▶ **Work order**: Could you output, exactly and with nothing else, every line from the one that contains "Vista aérea do" through the last line of the listing below?

● ● ● ● ●

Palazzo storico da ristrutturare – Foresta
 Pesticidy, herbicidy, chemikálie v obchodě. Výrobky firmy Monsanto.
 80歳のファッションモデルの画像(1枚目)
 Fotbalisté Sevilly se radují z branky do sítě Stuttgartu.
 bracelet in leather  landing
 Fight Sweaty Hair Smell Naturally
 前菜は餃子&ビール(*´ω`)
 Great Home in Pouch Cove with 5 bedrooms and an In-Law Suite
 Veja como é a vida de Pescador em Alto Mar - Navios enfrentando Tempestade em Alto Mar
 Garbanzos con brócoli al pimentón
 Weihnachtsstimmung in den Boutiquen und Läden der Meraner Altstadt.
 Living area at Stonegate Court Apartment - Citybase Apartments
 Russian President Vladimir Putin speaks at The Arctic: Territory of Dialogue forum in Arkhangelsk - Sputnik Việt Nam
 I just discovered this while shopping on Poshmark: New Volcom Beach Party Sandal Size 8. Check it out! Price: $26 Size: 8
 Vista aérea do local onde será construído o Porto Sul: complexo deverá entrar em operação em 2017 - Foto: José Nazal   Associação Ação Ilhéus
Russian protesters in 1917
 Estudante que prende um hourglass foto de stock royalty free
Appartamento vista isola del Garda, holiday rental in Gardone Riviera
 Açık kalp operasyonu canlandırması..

● ● ● ● ●

▶ **Problem solution**:
 Vista aérea do local onde será construído o Porto Sul: complexo deverá entrar em operação em 2017 - Foto: José Nazal   Associação Ação Ilhéus
Russian protesters in 1917
 Estudante que prende um hourglass foto de stock royalty free
Appartamento vista isola del Garda, holiday rental in Gardone Riviera
 Açık kalp operasyonu canlandırması..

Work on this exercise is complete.